- Exercise details
Output the entries from the line containing "In the photograph, does" down to the line containing "3. point 315,629" as a JSON list of strings, one string per line with blank lines omitted.

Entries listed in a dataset
────────────────

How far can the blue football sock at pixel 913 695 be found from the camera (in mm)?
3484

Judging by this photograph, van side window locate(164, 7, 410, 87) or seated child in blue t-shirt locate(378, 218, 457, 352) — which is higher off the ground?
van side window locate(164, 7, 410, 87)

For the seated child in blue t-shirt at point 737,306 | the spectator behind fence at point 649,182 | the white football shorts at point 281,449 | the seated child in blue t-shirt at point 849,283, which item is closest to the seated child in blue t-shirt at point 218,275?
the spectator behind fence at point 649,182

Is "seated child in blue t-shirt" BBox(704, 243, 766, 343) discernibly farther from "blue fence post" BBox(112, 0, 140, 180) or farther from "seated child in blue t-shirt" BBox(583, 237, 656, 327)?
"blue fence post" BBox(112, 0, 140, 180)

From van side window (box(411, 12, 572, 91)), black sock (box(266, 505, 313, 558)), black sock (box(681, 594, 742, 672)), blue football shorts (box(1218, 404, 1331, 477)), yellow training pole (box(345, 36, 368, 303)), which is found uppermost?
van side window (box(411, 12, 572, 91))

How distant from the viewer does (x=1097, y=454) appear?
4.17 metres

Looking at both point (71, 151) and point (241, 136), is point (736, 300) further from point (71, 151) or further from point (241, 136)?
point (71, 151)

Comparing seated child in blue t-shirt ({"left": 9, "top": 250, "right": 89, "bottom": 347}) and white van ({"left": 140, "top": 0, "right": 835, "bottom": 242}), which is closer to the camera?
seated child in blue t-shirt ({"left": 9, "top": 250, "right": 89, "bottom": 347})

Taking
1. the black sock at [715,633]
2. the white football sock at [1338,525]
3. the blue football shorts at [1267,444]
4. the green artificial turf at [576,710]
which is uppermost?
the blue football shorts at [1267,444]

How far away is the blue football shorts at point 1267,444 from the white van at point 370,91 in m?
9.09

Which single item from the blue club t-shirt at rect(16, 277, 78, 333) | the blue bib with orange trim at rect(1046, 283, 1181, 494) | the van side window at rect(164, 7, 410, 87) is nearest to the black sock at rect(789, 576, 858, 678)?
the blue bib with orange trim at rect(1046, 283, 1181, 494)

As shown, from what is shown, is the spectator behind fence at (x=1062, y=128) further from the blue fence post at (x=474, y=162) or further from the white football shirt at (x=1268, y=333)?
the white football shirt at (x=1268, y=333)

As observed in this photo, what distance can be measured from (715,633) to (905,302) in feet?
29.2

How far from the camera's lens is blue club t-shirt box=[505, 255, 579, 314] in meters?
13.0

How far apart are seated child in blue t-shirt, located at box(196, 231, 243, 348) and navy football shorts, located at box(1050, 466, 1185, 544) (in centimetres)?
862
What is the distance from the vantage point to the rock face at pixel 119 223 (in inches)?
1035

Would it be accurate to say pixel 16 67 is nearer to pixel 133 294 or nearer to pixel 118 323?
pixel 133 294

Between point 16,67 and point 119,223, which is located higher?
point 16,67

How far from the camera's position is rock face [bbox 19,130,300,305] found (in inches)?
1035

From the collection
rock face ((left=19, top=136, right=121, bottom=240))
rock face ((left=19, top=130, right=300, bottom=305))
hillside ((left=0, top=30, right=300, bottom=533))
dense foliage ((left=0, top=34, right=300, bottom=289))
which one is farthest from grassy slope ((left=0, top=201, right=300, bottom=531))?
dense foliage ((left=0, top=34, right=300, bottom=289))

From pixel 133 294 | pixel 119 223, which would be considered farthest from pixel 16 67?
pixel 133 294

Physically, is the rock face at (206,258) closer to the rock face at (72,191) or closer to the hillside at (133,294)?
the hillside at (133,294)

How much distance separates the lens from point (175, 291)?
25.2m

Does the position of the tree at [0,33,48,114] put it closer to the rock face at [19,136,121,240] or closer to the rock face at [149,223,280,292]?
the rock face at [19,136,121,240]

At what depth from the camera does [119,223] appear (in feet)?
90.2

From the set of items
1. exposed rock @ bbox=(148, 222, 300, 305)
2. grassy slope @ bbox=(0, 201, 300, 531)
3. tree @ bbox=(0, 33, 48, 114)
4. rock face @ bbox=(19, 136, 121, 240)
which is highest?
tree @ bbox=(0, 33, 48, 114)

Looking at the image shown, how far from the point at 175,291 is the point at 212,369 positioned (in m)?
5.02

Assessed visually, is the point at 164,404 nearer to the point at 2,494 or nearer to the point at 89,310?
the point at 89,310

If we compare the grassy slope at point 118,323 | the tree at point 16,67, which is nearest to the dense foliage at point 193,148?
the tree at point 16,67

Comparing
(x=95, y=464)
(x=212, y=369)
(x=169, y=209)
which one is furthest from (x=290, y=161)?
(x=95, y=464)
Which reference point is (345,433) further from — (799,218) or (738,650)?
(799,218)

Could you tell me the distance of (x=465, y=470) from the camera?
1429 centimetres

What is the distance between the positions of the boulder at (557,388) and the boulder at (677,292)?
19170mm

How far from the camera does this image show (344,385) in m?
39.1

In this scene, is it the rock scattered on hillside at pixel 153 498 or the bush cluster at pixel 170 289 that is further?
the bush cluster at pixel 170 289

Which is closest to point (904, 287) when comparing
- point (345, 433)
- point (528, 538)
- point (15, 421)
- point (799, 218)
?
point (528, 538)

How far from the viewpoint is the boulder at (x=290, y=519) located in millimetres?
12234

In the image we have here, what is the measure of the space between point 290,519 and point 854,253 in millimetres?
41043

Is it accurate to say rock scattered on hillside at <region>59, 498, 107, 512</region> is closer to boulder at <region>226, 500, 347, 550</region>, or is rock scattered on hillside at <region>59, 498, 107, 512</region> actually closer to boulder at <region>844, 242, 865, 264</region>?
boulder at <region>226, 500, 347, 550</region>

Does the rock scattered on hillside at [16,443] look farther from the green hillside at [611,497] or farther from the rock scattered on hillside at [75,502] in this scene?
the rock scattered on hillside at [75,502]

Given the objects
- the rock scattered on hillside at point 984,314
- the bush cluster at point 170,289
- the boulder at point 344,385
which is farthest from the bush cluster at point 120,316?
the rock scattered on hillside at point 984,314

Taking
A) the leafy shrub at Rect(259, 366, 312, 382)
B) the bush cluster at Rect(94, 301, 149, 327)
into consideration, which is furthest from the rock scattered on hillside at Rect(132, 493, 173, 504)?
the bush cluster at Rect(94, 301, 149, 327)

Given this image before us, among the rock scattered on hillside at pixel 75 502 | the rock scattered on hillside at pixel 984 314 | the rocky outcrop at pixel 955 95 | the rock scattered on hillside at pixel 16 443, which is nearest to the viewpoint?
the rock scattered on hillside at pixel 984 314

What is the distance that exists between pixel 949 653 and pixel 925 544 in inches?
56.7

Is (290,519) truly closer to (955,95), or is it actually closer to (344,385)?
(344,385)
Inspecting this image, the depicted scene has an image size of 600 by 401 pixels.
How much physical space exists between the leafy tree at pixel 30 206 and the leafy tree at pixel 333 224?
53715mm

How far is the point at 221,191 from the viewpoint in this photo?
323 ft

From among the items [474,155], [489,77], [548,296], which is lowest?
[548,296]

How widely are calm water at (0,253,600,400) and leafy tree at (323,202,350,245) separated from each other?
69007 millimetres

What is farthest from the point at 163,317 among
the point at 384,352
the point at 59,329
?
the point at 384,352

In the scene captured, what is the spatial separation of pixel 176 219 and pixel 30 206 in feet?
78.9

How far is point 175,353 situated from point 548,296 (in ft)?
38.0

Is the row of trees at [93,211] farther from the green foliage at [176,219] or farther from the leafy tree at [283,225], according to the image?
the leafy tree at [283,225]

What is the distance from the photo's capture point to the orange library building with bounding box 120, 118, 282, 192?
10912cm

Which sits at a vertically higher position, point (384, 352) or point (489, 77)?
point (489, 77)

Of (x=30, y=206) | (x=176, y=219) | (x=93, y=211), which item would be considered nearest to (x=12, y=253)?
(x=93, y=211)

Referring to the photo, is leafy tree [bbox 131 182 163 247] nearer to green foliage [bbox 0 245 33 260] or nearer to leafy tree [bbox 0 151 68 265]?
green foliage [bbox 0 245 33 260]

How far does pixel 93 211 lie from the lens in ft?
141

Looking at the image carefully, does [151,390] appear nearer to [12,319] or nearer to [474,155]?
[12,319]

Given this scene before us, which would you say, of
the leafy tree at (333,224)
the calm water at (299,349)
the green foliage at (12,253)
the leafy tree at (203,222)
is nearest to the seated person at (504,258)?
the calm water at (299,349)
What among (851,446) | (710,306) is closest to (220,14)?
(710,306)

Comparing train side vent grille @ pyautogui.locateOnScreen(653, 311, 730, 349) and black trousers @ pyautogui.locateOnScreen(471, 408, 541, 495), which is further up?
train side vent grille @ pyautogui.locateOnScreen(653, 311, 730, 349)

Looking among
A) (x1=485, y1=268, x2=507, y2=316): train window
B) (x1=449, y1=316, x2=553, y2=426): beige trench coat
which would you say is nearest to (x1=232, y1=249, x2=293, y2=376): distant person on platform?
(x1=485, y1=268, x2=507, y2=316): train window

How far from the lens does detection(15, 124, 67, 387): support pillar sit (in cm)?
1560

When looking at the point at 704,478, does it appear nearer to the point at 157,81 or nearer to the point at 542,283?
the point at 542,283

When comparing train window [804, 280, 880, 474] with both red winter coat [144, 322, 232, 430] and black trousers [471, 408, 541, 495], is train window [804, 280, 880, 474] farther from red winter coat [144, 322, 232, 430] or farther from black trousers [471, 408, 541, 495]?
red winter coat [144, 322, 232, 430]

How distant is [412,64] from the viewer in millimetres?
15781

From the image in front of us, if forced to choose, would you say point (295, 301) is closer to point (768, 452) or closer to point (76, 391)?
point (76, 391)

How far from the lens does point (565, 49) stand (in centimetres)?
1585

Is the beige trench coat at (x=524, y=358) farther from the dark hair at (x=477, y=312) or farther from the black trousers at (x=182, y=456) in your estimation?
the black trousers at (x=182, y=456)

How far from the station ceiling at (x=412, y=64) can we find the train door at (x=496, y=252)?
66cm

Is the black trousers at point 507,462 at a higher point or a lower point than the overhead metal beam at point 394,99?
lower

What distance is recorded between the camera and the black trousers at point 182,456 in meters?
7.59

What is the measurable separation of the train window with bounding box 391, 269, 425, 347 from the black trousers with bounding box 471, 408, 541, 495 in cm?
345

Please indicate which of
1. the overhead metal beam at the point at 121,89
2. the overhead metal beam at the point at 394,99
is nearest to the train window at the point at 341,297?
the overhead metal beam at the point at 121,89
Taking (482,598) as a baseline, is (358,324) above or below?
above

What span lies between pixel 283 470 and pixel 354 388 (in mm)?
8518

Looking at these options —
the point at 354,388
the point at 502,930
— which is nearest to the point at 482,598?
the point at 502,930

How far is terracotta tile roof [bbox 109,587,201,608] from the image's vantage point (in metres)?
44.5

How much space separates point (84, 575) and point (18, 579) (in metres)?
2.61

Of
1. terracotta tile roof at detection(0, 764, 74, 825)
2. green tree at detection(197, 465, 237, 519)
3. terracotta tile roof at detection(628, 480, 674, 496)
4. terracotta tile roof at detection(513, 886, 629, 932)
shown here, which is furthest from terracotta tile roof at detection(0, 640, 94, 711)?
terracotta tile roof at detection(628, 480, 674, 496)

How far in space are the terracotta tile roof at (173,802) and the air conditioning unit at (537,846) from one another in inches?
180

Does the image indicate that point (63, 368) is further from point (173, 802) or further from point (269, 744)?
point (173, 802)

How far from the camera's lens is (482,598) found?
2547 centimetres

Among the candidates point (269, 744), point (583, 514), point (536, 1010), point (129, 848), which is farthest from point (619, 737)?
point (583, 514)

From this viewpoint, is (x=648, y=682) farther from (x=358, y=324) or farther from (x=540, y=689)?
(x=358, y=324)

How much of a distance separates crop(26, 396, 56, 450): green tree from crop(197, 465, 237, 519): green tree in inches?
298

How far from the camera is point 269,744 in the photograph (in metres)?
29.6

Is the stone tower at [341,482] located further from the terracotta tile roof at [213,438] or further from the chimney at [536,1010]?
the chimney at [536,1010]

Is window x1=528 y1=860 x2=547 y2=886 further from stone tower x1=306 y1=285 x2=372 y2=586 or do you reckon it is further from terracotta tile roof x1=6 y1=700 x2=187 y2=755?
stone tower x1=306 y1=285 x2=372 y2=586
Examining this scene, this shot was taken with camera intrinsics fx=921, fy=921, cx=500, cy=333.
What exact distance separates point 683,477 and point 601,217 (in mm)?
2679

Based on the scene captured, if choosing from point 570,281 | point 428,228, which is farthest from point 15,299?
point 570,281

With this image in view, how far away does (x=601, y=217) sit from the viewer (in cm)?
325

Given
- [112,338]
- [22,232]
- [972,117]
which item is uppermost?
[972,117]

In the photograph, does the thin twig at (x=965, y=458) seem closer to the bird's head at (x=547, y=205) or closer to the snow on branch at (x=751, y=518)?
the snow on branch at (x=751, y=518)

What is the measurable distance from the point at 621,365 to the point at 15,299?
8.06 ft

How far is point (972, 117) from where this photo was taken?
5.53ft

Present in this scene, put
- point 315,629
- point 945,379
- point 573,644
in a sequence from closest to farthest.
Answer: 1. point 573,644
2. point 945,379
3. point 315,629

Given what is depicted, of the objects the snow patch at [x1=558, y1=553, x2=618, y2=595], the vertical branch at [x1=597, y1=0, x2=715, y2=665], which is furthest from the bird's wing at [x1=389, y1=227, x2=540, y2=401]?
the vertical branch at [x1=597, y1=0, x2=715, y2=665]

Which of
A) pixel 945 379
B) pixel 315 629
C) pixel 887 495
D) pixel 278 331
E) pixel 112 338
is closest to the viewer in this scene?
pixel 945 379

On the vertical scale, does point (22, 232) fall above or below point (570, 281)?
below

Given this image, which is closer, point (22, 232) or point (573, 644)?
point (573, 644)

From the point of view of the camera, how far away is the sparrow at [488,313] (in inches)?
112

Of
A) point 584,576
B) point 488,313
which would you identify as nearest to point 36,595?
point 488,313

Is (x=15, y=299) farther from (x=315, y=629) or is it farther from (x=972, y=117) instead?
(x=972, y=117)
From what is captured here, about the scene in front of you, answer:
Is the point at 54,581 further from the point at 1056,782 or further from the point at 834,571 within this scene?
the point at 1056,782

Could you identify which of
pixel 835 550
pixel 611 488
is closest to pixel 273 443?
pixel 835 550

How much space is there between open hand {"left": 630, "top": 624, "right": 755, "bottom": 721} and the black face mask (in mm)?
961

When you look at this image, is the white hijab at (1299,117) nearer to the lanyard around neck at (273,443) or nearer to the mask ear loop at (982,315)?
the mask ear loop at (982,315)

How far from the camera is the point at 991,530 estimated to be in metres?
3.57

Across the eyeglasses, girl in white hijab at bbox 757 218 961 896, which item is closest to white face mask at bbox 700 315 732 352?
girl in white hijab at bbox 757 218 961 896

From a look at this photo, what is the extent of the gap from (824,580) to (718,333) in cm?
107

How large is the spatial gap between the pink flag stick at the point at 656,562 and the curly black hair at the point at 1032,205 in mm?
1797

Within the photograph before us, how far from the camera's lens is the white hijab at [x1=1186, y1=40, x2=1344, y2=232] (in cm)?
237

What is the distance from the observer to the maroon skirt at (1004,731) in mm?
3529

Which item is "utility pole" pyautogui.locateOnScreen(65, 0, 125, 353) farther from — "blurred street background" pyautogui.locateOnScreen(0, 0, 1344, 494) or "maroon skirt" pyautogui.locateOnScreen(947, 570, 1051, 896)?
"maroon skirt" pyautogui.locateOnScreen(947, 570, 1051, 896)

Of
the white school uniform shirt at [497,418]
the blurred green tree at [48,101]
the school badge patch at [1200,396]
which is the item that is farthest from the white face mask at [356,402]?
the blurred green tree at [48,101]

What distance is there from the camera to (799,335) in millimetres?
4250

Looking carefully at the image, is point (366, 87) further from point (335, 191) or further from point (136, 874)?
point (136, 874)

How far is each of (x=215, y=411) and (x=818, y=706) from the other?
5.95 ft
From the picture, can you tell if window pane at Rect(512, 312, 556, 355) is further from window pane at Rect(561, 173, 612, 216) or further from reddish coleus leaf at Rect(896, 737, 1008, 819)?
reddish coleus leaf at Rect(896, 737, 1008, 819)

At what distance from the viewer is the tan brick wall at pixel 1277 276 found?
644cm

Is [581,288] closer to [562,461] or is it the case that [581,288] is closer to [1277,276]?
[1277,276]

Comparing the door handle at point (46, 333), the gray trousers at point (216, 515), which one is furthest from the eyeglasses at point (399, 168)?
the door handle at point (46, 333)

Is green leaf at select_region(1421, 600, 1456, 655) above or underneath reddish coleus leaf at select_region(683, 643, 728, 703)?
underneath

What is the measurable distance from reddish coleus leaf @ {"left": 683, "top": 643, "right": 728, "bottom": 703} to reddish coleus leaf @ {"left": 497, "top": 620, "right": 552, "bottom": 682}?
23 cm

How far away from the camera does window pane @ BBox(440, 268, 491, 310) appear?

────────────────

- Response to the task
[
  "In the photograph, does the thin twig at (x=965, y=458) seem closer to the bird's head at (x=547, y=205) or closer to the snow on branch at (x=751, y=518)?",
  "the snow on branch at (x=751, y=518)",
  "What is the measurable distance from the point at 621,365 to the point at 15,299?",
  "8.06 ft",
  "How far is point (972, 117) from where this photo was taken?",
  "5.53ft",
  "Present in this scene, put",
  "- point 315,629",
  "- point 945,379",
  "- point 573,644",
  "in a sequence from closest to farthest.",
  "Answer: 1. point 573,644",
  "2. point 945,379",
  "3. point 315,629"
]